24 сентября 1935 г.
24. IX.35 г. № 8
Дорогие родные, Танечка и Воличка!
Я здесь уже больше полутора месяцев. За это время просил Москву о нескольких вещах: чтобы мне сообщили адрес Лютика, переслали тебе деньги из издательства, дали право непосредственной переписки с тобой, и ни на один запрос не получил ответа! По-видимому, меня не только наказывают, но и перевоспитывают. Староват я для этого, но что поделаешь…
О вас, об Игоре, о Лютике, о Юрике ничего не знаю.
Ты, Волик, Бийск – вот три известных мне величины. Какое количество комбинаций может сплести из них фантазия человека, ничем не занятого, кроме мысли о двух из этих величин! От неизвестности мне иногда кажется утешительным даже то, что улица ваша носит название Тургеневской. Хочется думать, что улица с таким поэтическим заглавием должна быть в центре, дома на ней должны быть теплые, уютные. А то вдруг вспомню, какая улица в Калуге носила имя Шопена, и все ясно рисуется в мрачном свете.
Я здоров, сыт, гуляю по три часа. Много читаю, играю в шахматы. Комната большая, воздуха много и нетесно. Гуляем во дворе, где развели огород. Еда однообразна и элементарна, через день суп из рыбы, на второе всегда каша – достаточная… Но ты знаешь, я не притязателен.
С моральным состоянием, конечно, иначе. Тут в свои права вступает всякая метафизика и гейневские вопросы: зачем? Во имя чего?
В прошлом письме я написал тебе «диссертацию» об «Истории села Горюхина» Пушкина. Сейчас я дошел уже до его дуэли и смерти. Это, собственно, тема для трагедии. Историку как будто обязательно подняться над событиями, а я, в сотый раз перечитывая обстоятельства этой смерти, не могу не отдаваться чувствам. Старик Спиноза учил: «Не плакать, не радоваться, а понимать». Но глава моего исследования о гибели Пушкина будет по существу полемикой с ним. Я хочу показать, что можно понять обреченность Пушкина и все же не признавать его ни в чем виновным. Опять увлекся, но, детка, мне так необходимо говорить с тобой, когда я работаю над чем-нибудь.
Для Волика прилагаю в особом конверте образцы фауны и флоры нашего огорода. Есть там и васильки. Взгляну на них, и вспомню… Твой Лев.
Верно:
Уполномоченный СПО
Голов
Семейный архив В. Л. Глебова.
Печатается по: Известия. 1990. 22 марта.
6 ноября 1935 г.
6. XI.35 г. № 17
Родная! Телеграмма твоя застала меня в отчаяннейшем настроении. Я не пессимист и отнюдь не склонен к мрачности, отчаянию, но я умею рассуждать, и «сладкая привычка жизни» (как говорил гетевский Эгмонт на эшафоте) не может заглушить во мне голоса холодного рассудка. Он говорит мне, что жизнь, как она мне сейчас дана, обесценена вконец, цена ей – ломаный грош. Но за самое последнее время сделано все, чтобы ее еще и совершенно обессмыслить… смысла тянуть эту лямку вообще нет. Терпение никогда не входило в кодекс морали коммунистов.

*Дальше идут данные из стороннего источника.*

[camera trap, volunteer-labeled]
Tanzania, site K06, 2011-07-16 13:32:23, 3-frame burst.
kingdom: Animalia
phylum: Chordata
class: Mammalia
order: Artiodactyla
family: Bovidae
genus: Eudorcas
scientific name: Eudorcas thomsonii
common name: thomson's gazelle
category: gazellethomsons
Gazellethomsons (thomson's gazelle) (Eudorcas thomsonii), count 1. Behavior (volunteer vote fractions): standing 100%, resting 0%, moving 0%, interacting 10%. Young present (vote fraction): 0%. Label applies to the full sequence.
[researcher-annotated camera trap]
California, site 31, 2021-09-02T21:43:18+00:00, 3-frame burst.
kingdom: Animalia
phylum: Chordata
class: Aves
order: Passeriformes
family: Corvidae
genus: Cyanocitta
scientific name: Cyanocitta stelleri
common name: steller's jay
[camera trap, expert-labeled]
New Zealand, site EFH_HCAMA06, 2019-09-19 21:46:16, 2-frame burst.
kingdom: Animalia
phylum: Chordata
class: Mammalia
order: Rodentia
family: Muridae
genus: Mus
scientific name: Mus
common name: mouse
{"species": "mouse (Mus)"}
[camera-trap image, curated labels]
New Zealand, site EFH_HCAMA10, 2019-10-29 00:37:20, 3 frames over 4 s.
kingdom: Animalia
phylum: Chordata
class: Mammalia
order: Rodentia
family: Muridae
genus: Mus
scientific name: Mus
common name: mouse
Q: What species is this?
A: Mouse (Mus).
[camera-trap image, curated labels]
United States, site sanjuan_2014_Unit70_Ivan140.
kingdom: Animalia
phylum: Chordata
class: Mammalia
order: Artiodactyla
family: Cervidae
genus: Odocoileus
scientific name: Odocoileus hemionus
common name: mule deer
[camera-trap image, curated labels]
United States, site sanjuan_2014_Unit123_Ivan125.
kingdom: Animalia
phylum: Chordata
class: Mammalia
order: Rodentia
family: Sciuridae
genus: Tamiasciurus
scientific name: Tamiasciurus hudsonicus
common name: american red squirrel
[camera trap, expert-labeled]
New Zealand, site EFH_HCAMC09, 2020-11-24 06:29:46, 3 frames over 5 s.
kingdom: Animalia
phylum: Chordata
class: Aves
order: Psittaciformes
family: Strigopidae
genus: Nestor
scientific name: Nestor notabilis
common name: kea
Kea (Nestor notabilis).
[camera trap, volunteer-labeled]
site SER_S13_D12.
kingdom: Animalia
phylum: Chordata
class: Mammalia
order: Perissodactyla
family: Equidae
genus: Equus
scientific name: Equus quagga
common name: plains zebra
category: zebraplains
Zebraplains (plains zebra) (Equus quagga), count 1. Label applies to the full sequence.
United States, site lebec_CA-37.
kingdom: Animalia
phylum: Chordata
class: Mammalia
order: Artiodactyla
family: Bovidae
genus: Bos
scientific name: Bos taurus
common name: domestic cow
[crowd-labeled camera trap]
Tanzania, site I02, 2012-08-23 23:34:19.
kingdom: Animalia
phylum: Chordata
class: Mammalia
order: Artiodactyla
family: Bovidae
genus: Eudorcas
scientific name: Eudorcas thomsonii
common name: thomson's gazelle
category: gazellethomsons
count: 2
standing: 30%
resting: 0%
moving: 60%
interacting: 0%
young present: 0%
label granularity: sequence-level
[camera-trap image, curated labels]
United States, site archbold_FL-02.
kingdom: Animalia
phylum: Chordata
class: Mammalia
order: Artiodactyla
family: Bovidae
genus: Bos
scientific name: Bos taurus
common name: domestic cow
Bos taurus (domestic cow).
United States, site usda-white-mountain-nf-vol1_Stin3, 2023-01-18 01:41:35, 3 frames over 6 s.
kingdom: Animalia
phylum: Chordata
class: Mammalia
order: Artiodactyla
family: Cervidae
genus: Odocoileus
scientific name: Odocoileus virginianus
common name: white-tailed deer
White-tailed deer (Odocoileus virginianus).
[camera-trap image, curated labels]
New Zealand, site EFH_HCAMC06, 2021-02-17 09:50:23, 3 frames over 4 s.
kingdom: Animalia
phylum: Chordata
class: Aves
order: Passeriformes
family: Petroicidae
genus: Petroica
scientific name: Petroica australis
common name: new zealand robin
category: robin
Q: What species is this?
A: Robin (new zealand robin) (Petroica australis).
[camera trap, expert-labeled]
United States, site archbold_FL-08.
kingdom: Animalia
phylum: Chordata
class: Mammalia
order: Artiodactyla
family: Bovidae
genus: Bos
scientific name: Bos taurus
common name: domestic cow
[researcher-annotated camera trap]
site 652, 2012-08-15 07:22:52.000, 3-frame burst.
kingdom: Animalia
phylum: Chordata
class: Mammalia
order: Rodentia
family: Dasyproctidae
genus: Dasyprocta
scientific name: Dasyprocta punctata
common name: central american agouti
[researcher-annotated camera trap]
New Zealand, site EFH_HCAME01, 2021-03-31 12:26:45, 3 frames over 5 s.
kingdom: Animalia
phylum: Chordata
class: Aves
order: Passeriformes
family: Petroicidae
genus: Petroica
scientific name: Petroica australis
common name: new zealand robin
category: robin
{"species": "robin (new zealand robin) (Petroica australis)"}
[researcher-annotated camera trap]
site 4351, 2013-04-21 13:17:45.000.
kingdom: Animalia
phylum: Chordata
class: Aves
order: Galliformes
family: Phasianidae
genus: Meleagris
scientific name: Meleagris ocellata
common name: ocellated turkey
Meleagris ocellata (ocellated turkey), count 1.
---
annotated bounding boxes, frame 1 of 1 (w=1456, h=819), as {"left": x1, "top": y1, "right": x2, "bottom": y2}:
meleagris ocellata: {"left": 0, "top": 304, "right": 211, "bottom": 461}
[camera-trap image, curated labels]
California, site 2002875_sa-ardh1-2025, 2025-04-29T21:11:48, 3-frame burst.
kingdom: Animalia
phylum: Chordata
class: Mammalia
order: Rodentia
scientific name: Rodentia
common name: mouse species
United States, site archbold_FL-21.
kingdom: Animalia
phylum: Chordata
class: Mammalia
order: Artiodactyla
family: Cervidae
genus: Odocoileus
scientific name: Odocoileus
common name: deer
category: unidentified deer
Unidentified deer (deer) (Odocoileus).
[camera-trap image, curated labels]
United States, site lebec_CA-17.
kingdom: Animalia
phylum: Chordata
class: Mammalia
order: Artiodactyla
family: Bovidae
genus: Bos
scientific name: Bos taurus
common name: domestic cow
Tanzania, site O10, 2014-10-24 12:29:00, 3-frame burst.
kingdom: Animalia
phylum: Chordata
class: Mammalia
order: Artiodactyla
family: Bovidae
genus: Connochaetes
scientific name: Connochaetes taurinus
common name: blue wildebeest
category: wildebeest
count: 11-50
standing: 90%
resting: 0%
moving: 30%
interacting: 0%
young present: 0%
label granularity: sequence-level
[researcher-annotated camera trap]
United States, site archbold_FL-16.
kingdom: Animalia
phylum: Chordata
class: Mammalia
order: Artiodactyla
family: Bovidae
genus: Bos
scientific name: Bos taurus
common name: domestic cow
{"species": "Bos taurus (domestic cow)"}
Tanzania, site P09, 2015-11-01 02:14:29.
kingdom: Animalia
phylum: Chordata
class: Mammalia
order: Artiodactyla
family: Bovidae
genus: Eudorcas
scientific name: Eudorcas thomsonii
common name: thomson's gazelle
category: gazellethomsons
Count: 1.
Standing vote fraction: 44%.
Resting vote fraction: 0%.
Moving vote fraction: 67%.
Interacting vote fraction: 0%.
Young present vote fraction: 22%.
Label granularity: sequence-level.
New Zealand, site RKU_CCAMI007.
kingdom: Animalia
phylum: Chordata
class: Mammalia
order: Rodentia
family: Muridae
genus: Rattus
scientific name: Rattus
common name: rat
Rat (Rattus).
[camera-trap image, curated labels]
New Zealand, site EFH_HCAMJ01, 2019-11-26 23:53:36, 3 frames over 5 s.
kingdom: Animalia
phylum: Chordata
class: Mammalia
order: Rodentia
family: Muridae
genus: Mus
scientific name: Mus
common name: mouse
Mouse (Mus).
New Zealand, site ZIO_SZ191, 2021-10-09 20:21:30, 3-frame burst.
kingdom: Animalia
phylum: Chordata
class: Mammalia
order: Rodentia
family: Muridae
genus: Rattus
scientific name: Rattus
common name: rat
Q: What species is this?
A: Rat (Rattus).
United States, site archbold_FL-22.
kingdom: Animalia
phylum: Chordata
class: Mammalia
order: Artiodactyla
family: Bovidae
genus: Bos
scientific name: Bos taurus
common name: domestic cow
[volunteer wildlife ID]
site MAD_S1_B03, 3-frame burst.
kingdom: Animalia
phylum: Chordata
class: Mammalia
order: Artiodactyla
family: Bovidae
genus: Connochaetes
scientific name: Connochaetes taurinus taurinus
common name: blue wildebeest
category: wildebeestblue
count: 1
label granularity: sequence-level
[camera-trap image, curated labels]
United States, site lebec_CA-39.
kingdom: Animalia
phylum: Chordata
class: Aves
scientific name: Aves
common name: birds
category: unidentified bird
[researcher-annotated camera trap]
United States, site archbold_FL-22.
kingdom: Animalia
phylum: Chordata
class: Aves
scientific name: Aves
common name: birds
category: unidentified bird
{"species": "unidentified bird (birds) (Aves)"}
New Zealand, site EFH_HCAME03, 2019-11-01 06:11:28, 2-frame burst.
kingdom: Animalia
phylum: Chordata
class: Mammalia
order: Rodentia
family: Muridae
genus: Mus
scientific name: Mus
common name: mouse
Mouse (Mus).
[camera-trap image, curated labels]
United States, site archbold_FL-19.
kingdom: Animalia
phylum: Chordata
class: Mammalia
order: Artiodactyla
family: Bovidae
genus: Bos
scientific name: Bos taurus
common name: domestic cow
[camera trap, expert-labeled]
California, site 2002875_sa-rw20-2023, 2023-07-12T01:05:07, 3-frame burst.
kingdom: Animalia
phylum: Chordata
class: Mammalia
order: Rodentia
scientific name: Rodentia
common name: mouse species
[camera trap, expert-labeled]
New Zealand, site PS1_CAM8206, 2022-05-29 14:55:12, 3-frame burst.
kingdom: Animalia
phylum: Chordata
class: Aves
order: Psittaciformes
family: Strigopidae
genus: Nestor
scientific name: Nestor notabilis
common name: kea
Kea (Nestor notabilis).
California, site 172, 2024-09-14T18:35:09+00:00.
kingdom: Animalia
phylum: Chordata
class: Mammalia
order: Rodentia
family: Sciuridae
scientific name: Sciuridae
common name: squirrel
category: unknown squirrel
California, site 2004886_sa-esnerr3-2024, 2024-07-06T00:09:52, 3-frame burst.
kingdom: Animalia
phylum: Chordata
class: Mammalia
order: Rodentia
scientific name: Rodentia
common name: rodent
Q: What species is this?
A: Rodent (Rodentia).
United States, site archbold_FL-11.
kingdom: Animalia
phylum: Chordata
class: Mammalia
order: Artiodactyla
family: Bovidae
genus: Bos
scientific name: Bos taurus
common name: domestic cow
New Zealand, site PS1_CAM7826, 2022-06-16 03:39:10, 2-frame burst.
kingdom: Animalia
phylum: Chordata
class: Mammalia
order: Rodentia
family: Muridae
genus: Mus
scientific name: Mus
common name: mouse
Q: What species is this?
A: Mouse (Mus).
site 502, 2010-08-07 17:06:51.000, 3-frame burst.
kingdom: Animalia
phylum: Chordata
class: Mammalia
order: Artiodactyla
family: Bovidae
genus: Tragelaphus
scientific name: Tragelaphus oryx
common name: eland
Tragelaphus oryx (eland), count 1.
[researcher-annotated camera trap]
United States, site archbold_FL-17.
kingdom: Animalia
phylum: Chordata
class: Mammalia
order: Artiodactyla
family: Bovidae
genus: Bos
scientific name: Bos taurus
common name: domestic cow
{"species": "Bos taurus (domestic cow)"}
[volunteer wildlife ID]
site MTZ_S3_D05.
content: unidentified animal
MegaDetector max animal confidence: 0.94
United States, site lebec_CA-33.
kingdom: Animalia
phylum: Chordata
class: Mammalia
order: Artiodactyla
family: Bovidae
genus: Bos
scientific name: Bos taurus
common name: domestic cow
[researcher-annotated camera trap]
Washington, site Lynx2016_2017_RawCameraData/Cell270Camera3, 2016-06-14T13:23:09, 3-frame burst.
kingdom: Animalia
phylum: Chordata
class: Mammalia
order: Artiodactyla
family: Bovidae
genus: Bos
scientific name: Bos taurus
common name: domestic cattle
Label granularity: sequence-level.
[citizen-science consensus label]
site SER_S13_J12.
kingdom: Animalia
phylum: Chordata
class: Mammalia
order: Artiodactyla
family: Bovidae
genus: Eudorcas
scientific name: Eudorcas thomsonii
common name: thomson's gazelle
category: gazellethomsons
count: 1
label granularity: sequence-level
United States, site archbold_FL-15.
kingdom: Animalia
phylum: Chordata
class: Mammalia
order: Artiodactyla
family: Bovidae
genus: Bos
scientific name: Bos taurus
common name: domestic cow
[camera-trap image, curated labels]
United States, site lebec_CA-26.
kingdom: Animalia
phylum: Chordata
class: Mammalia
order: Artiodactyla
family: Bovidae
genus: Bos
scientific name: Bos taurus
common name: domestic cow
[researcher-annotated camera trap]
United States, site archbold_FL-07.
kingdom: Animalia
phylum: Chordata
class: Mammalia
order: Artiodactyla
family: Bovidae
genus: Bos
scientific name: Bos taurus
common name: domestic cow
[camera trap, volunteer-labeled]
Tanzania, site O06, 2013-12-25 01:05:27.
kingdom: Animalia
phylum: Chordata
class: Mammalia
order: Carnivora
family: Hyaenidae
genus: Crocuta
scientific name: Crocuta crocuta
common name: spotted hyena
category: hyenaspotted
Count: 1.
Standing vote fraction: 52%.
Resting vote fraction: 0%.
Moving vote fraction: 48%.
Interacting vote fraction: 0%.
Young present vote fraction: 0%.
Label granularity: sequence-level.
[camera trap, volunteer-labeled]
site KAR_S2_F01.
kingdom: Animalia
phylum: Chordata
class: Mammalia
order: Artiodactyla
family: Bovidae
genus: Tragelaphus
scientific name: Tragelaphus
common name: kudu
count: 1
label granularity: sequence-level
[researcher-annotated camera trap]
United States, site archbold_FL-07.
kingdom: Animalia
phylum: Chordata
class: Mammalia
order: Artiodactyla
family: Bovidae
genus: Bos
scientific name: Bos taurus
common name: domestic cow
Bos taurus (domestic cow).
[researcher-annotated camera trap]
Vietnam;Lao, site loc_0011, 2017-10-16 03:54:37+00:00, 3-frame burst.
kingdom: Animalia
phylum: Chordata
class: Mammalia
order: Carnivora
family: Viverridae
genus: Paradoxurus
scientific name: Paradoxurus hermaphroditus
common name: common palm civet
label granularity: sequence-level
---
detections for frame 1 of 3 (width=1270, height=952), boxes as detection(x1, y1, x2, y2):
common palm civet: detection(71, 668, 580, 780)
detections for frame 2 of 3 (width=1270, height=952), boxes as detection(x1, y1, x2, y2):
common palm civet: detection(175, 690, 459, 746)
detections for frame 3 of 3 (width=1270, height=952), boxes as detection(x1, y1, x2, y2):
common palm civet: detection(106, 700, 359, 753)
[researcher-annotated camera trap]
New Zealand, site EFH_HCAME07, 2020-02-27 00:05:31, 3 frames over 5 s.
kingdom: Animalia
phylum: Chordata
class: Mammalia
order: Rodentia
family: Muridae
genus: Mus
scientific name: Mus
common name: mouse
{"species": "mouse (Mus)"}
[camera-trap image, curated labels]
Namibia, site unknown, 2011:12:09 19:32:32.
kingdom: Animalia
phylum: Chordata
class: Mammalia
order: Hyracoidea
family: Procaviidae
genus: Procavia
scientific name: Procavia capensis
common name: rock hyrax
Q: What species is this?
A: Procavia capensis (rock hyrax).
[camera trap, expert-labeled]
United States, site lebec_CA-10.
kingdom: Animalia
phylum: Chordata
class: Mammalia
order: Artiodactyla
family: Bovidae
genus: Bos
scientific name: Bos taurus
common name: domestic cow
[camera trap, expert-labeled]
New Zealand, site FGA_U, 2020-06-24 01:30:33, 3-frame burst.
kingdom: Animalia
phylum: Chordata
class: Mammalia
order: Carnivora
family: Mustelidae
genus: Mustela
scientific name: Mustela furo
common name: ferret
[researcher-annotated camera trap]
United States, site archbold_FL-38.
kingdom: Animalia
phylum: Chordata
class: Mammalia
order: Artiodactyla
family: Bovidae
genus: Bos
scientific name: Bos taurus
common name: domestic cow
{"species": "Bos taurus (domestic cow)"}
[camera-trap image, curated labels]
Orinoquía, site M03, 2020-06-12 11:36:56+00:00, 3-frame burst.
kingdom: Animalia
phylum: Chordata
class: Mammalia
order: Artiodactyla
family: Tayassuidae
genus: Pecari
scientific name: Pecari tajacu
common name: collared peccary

Прав у меня осталось на… Эти права даны тем, что и в Верхне-Уральске существует Советская власть, а не власть какого-нибудь китайского генерала. К этим правам – неотъемлемым, раз человек не расстрелян, – относится право переписываться с родными, получать книги, вообще не быть превращенным в бессловесного скота, в вещь, в номер.
Продолжаю письмо 7-го. Что бы ни случилось с каждым из нас и в истории человеческого рода, день этот навсегда прославлен в веках как начало новой эры человечества, как переход из предыстории в историю, по выражению Энгельса, как самое значительное, содержательное и определяющее в истории с того момента, как человек нашел огонь. Великое счастье быть современником и участником подобных событий не может быть зачеркнуто никакими последующими катастрофами. «Блажен, кто посетил сей мир в его минуты роковые»…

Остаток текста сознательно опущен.